China Stocks Rally After Benchmark Falls Under 2016 Closing Low

Other indexes on the mainland and in Hong Kong climbed Monday afternoon. The China Securities Journal reported that officials met with analysts to seek their views on markets, potentially providing a boost, according to Linus Yip, a strategist with First Shanghai Securities Ltd.

“The securities regulator is said to have held a closed-door meeting with analysts, that may have fueled expectations there’ll be some moves to stabilize the market,” Yip said.

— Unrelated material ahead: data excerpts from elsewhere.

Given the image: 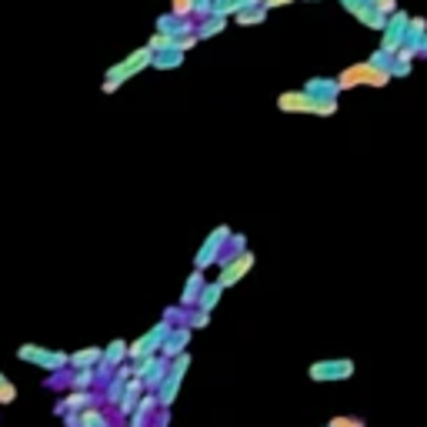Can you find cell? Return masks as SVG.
I'll list each match as a JSON object with an SVG mask.
<instances>
[{
    "instance_id": "cell-9",
    "label": "cell",
    "mask_w": 427,
    "mask_h": 427,
    "mask_svg": "<svg viewBox=\"0 0 427 427\" xmlns=\"http://www.w3.org/2000/svg\"><path fill=\"white\" fill-rule=\"evenodd\" d=\"M17 401V387L11 384L7 374H0V404H13Z\"/></svg>"
},
{
    "instance_id": "cell-3",
    "label": "cell",
    "mask_w": 427,
    "mask_h": 427,
    "mask_svg": "<svg viewBox=\"0 0 427 427\" xmlns=\"http://www.w3.org/2000/svg\"><path fill=\"white\" fill-rule=\"evenodd\" d=\"M17 357H21V361L37 364V367H47V371H60V367L70 361L67 354H60V351H40V347H21V351H17Z\"/></svg>"
},
{
    "instance_id": "cell-11",
    "label": "cell",
    "mask_w": 427,
    "mask_h": 427,
    "mask_svg": "<svg viewBox=\"0 0 427 427\" xmlns=\"http://www.w3.org/2000/svg\"><path fill=\"white\" fill-rule=\"evenodd\" d=\"M90 404V397L87 394H70V397H67V411H80V407H87Z\"/></svg>"
},
{
    "instance_id": "cell-7",
    "label": "cell",
    "mask_w": 427,
    "mask_h": 427,
    "mask_svg": "<svg viewBox=\"0 0 427 427\" xmlns=\"http://www.w3.org/2000/svg\"><path fill=\"white\" fill-rule=\"evenodd\" d=\"M80 427H110V424H107V417L100 414L97 407H87V411L80 414Z\"/></svg>"
},
{
    "instance_id": "cell-10",
    "label": "cell",
    "mask_w": 427,
    "mask_h": 427,
    "mask_svg": "<svg viewBox=\"0 0 427 427\" xmlns=\"http://www.w3.org/2000/svg\"><path fill=\"white\" fill-rule=\"evenodd\" d=\"M328 427H367L364 421H357V417H347V414H337V417H330Z\"/></svg>"
},
{
    "instance_id": "cell-4",
    "label": "cell",
    "mask_w": 427,
    "mask_h": 427,
    "mask_svg": "<svg viewBox=\"0 0 427 427\" xmlns=\"http://www.w3.org/2000/svg\"><path fill=\"white\" fill-rule=\"evenodd\" d=\"M161 340H164V328H157V330H153V334H151V337H144L141 344H134V347H131V354H134V357H141V361H144V357H147V354H151L153 347L161 344Z\"/></svg>"
},
{
    "instance_id": "cell-6",
    "label": "cell",
    "mask_w": 427,
    "mask_h": 427,
    "mask_svg": "<svg viewBox=\"0 0 427 427\" xmlns=\"http://www.w3.org/2000/svg\"><path fill=\"white\" fill-rule=\"evenodd\" d=\"M124 354H127V344H121V340H114L107 351L100 354V361H104V367H114V364L124 361Z\"/></svg>"
},
{
    "instance_id": "cell-1",
    "label": "cell",
    "mask_w": 427,
    "mask_h": 427,
    "mask_svg": "<svg viewBox=\"0 0 427 427\" xmlns=\"http://www.w3.org/2000/svg\"><path fill=\"white\" fill-rule=\"evenodd\" d=\"M187 364H190V357H187V354H177V364L171 367V371H167L164 381H161V394H157V404H164V407L174 404L177 391H180V381H184V374H187Z\"/></svg>"
},
{
    "instance_id": "cell-12",
    "label": "cell",
    "mask_w": 427,
    "mask_h": 427,
    "mask_svg": "<svg viewBox=\"0 0 427 427\" xmlns=\"http://www.w3.org/2000/svg\"><path fill=\"white\" fill-rule=\"evenodd\" d=\"M90 381H94V371H90V367H80V374L74 377V387H80V391H84Z\"/></svg>"
},
{
    "instance_id": "cell-8",
    "label": "cell",
    "mask_w": 427,
    "mask_h": 427,
    "mask_svg": "<svg viewBox=\"0 0 427 427\" xmlns=\"http://www.w3.org/2000/svg\"><path fill=\"white\" fill-rule=\"evenodd\" d=\"M247 267H251V257H241V261H234L227 271H224V284H234V281H237V277H241Z\"/></svg>"
},
{
    "instance_id": "cell-13",
    "label": "cell",
    "mask_w": 427,
    "mask_h": 427,
    "mask_svg": "<svg viewBox=\"0 0 427 427\" xmlns=\"http://www.w3.org/2000/svg\"><path fill=\"white\" fill-rule=\"evenodd\" d=\"M184 344H187V334H177V337H171V340H167V354H177Z\"/></svg>"
},
{
    "instance_id": "cell-2",
    "label": "cell",
    "mask_w": 427,
    "mask_h": 427,
    "mask_svg": "<svg viewBox=\"0 0 427 427\" xmlns=\"http://www.w3.org/2000/svg\"><path fill=\"white\" fill-rule=\"evenodd\" d=\"M307 374H310V381H347L354 374V364L347 357H340V361H318Z\"/></svg>"
},
{
    "instance_id": "cell-5",
    "label": "cell",
    "mask_w": 427,
    "mask_h": 427,
    "mask_svg": "<svg viewBox=\"0 0 427 427\" xmlns=\"http://www.w3.org/2000/svg\"><path fill=\"white\" fill-rule=\"evenodd\" d=\"M100 354L104 351H97V347H87V351H77V354H70V367H77V371H80V367H94V364L100 361Z\"/></svg>"
}]
</instances>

Around $1.5 trillion has been wiped from the Shanghai Composite Index since it hit a more than two-year high in January. Investors have been spooked by factors ranging from Beijing’s deleveraging campaign and its impact on liquidity, to a heated trade dispute with the U.S., a weakening yuan and signs of a slowing economy. The Shanghai measure is among the world’s worst performers this year.

“Authorities certainly don’t want to see stocks slide further, valuations at current levels appear attractive, though it would be hard to revive sentiment on the market,” said Shen Zhengyang, Shanghai-based strategist with Northeast Securities Co. “The trade negotiations that are dragging on will continue to cloud the market outlook.”

Chinese equity gauges have fared poorly for most of 2018. The CSI 300 Index is down 26 percent from its January high and the ChiNext gauge of small caps and technology stocks has fallen 24 percent since the end of March.

“China’s economic policies and deleveraging over the past few years made small and private firms the biggest victims, so unless that policy orientation is changed to reinvigorate the economy, I don’t see any turnaround in stocks,” said Sun Jianbo, president of China Vision Capital Management in Beijing.

Turnover on mainland exchanges fell to 264.6 billion yuan ($39 billion) Monday, the lowest in six months.

Some of the day’s moves:

  • CSI 300 Index rises 1.2 percent, erasing 0.6 percent loss.
  • ChiNext adds 0.1 percent after falling as much as 2.1 percent.
  • Hang Seng Index up 1.4 percent in Hong Kong, most since Aug. 7.
  • Hang Seng China Enterprises Index rises 1.1 percent, also most in nearly two weeks.
  • Onshore yuan strengthens 0.52 percent to 6.8510 per dollar. Offshore yuan falls 0.08 percent to 6.8422.
  • Yield on 10-year government bonds drops one basis point to 3.65 percent.